Ağrı, Batman, Bitlis, Diyarbakır, Mardin, Muş, Siirt, Urfa, Şırnak, Van-Hakkari Tabip Odalarının başkanları ile Türk Tabipleri Birliği Merkez Konseyi üyeleri Van’da bir araya geldi. İki gün süren toplantının ardından kentteki bir otelde basın toplantısı düzenlendi.

Bölgede etkisi daha yakıcı bir biçimde yaşanan 18 aylık salgın döneminin geride kaldığını belirten Van-Hakkari Tabip Odası Başkanı Hüseyin Yaviç, “Tüm bu pandemi sürecini merkezi otoritenin tek belirleyici olduğu, yerel yönetimler, emek-meslek örgütleri ve demokratik kitle örgütlerinin, toplumun katılımından uzak bir biçimde yaşadık. İktidarın ayrımcı ve var olan eşitsizlikleri derinleştiren politikaları nedeniyle bölge illerinde pandemiyi daha katmerli bir biçimde yaşadık, daha fazla bedel ödedik. Sosyal devlet yükümlülüğünü yerine getirmekten kaçınan, tercihini sermaye lehine kaynak aktarmaktan yana kullanan siyasal iktidar halkın sağlığı için pandemi ile bütünlüklü bir strateji ile mücadele etmedi. Bu durumun bir sonucu olarak bütün pandemi kısıtlamalarının ortadan kaldırıldığı günden bugüne adeta kanıksanmış/kanıksattırılmış bir biçimde önlenebilir ve aşısı bulunan bir hastalıktan her gün en az 200 ile 300 arasında değişen sayılarda insanımızı kaybediyoruz.

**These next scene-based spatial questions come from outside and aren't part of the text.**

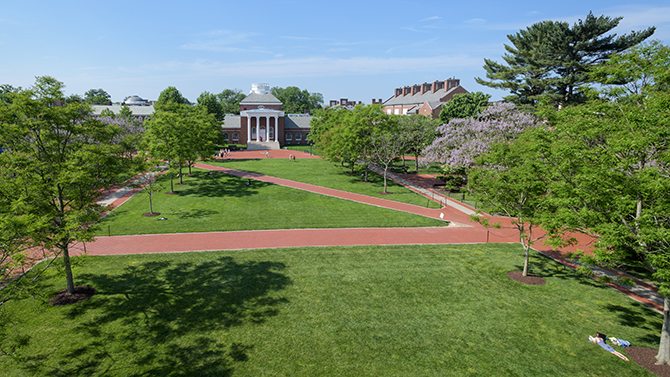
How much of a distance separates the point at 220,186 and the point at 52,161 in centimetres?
2426

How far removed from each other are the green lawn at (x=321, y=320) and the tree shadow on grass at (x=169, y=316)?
0.05 m

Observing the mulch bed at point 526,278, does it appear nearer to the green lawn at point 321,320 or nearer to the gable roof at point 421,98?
the green lawn at point 321,320

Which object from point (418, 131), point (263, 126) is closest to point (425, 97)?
point (263, 126)

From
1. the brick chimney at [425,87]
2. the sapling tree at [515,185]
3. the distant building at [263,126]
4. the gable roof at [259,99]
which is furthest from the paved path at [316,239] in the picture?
the brick chimney at [425,87]

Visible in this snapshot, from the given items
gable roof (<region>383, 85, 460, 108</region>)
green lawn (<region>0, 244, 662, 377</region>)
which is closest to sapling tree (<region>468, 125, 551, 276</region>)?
green lawn (<region>0, 244, 662, 377</region>)

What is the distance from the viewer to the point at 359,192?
3659cm

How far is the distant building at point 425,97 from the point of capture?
87688 millimetres

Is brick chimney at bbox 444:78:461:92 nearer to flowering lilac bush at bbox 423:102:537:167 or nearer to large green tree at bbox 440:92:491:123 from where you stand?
large green tree at bbox 440:92:491:123

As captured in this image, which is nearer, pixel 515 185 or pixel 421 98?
pixel 515 185

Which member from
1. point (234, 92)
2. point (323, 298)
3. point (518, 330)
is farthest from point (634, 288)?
point (234, 92)

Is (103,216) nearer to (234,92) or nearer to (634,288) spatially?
(634,288)

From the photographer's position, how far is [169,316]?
42.6ft

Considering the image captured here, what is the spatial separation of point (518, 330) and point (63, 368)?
14719 mm

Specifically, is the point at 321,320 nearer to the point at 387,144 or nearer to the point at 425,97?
the point at 387,144
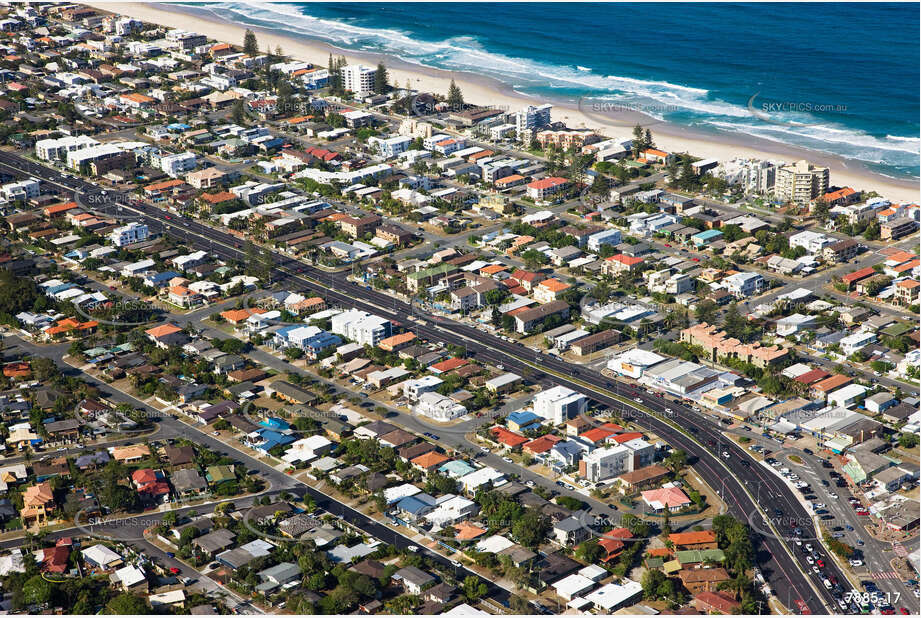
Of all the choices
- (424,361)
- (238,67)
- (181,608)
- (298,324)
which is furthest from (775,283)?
(238,67)

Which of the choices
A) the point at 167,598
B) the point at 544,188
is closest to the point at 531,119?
the point at 544,188

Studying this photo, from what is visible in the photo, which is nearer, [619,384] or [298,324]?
[619,384]

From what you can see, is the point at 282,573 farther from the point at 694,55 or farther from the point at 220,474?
the point at 694,55

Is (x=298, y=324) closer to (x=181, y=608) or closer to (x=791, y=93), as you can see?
(x=181, y=608)

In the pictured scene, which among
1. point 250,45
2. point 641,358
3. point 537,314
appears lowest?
point 641,358

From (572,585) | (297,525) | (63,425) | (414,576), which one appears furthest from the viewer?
(63,425)

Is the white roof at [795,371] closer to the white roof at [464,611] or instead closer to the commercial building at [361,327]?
the commercial building at [361,327]

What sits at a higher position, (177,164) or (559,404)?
(177,164)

Etkin olmayan salgın kontrolü nedeniyle önlenmeyen ölümler daha önce de defalarca dile getirdiğimiz gibi yaşam hakkı ihlalidir, sosyal cinayettir” dedi. 

AŞI ÇAĞRISI

Pandemi ile mücadelenin en önemli aracının aşı olduğu bilinmesine rağmen iktidarın şeffaf veriye ve bilgiye dayalı etkili bir iletişim kampanyası düzenlemediğini ifade eden Yaviç, aksine hükümetin aşı karşıtı propagandaya izin vererek bilgi kirliliğine yol açtığını söyledi. Yaviç, bir kez daha aşı olmaya çağırdı. 

ANADİLİNDE SAĞLIK HİZMETİ TALEBİ

Bölgede nüfusun büyük çoğunluğu başta Kürt olmak üzere farklı etnik yapılardan oluştuğu göz önüne alınarak sağlığa erişimi kolaylaştırmak için anadilinde sağlık hizmeti sunmanın kritik önemde olduğunu ifade eden Yaviç, son olarak şunları dile getirdi: “Anadilde sağlık hizmeti sunmanın alt yapısı bir an önce hazırlanmalı, insanlara kendi dilinde derdini anlatabilme olanağı verilmelidir. Ülkemizde sağlıksızlığa da yol açan şiddet dili ve siyasal atmosfer sağlık alanında da kaotik bir şiddet ortamına dönüştürmüştür. Her alanda yaşanan şiddetin son bulmasını, bölgemizde sağlık alanı da dahil yaşanan hemen hemen her sorunun kök nedenlerinden biri olan Kürt sorununun barışçıl demokratik yollardan çözümünün en akılcı yol olacağını bir kez daha hatırlatıyoruz.  Siyasal iktidarı bir kez daha sağlıksızlığa yol açan etmenleri ortadan kaldırmaya yönelik gerekli adımları atmaya, pandemi ile samimi bir biçimde mücadele etmeye çağırıyoruz.” 

‘KAOTİK BİR SÜREÇ YAŞANIYOR’

Türk Tabipleri Birliği Merkez Konseyi üyesi Halis Yerlikaya, Türkiye genelinde 8 bin doktorun istifa ederek, özel sağlık kuruluşlarına geçtiğini söyledi. Sağlık kurumlarında yaşanan doktor eksikliği nedeniyle kaotik bir sürecin yaşandığını ifade eden Yerlikaya, bu kaotik durumun kış aylarında daha da artacağına ve içinden çıkılamaz bir hal alacağına dikkat çekti.